BY Nancy Scola | Thursday, August 19 2010

Over on Frog Design's design mind blog, the lovely Tim Leberecht lays out his thoughts on how you "design for the loss of control." In other words, how do you go about thinking about building out user interfaces and artwork and websites and organizational management systems if your hope, really, is to open things up to new people and new ideas? Rich as Tim's piece is, it's tough to summarize. But here's a taste:

Applied to systems and solutions design, this means that total openness is the antidote to openness. When everything is open, nothing is open. In order to design openness, one of the first decisions designers have to make is therefore to determine what needs to remain closed. This is a strategic task: making negative choices for positive effects. You need to build enough variance into a system to make it “flow” and yet retain some control over the underlying parameters (access, boundaries, authorship, participants, agenda, process, conversation, collaboration, documentation, etc.). Only if you maintain the fundamental ability to at least manage (and modify) the conditions for openness, will you be able to create it. To design for the loss of control, control the parameters that enable it.

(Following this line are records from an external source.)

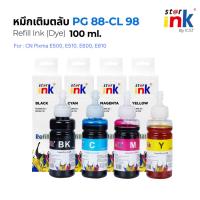 ราคา Starink หมึกเติมตลับ PG-88 CL-98 เครื่องปริ้น Can0n Pixma E500, E510, E600, E610 (53211329327)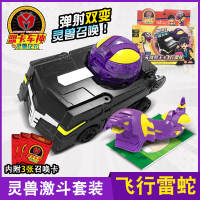 神奇历险记盟卡车神魔幻爆裂变形飞车大圣男孩玩具暴龙战车神套装 飞行雷蛇[灵兽战车+球+3召唤卡+对战纸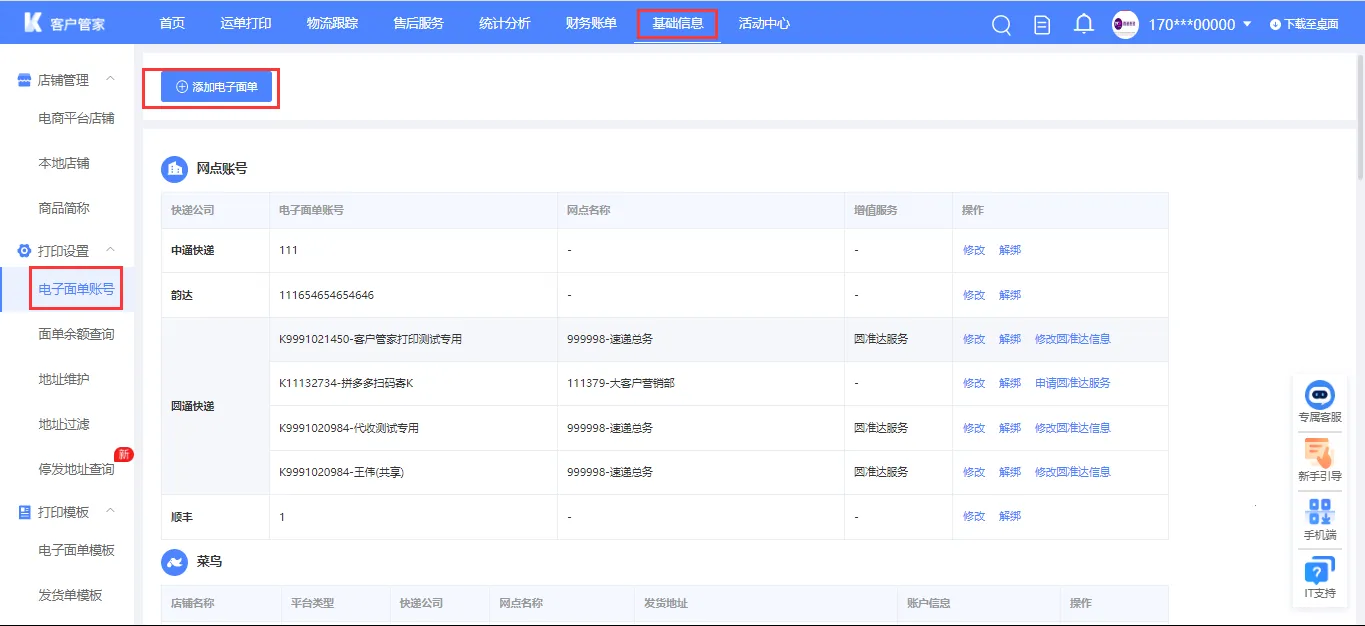 客户管家 客户管家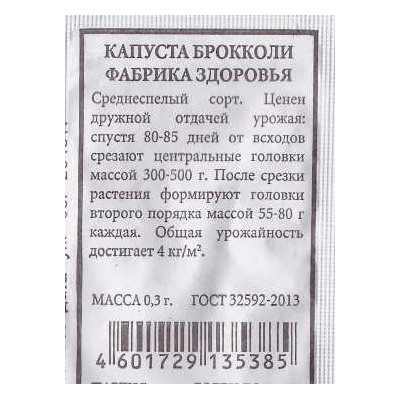 Капуста брокколи  Фабрика здоровья ч/б (Код: 86507)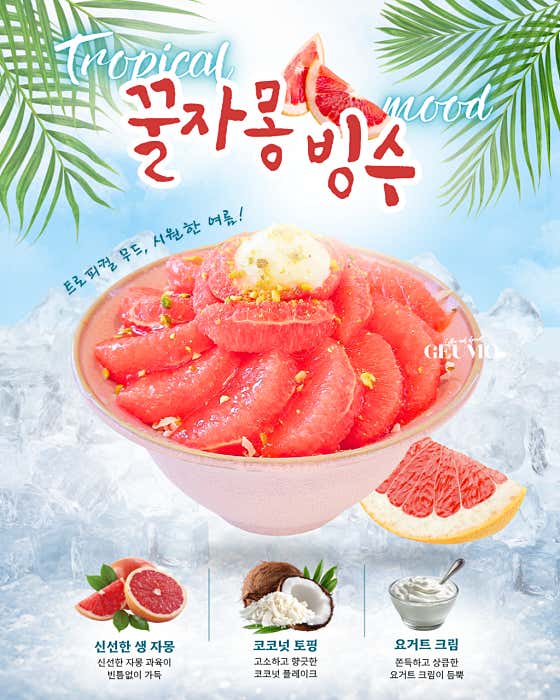카페 그모 사진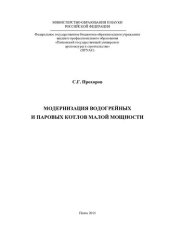 book МОДЕРНИЗАЦИЯ ВОДОГРЕЙНЫХ И ПАРОВЫХ КОТЛОВ МАЛОЙ МОЩНОСТИ. Монография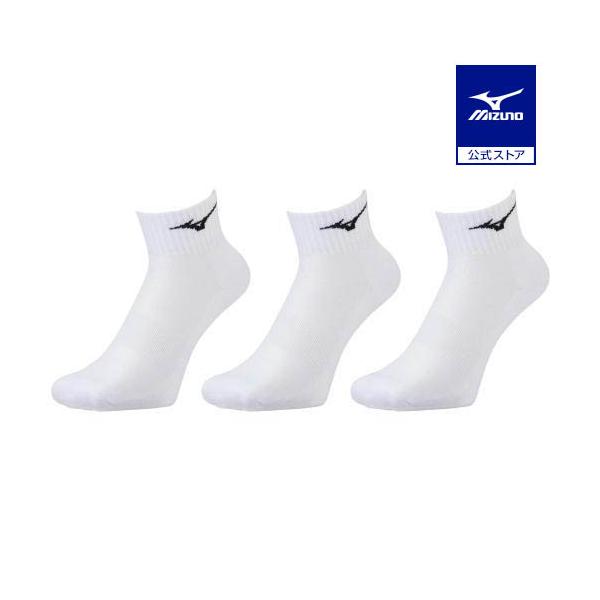 定番の3足組ショート丈ソックス。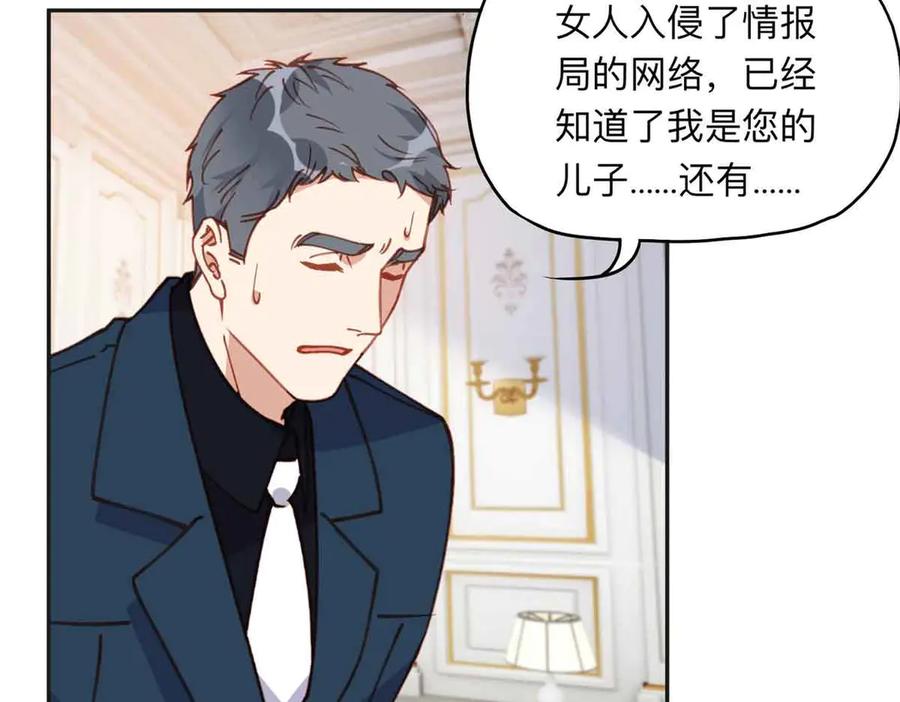 《离婚后前夫成了我的忠犬》162 任务失败 第72页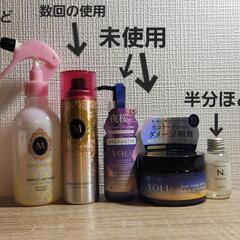 9/21まで！ マシェリ ヨル N. ヘアオイル スプレー  ト...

For the folks who tasked with the actual building of .gov websites or online advocacy hubs, there are some obvious implications for their work processes here.

But there's a bigger theme about opening up systems running through what Tim is saying, I think, that is useful for anyone pushing organizations and institutions to be more porous and engageabale. Filibuster reform has become something of the latest cause at least on the progressive side of things, but you can make the case that the Senate filibuster is really a proxy for a mess of system quirks and operating procedures that seem, to some, to make things run badly. You can place too much importance on design and system engineering, for sure, and start to see it as far more determinative than it really is. After all, people have minds of their own. But the idea that design -- of systems, of experiences -- has considerable political implications seems like an underexplored one. Anyway, give Tim's post a read.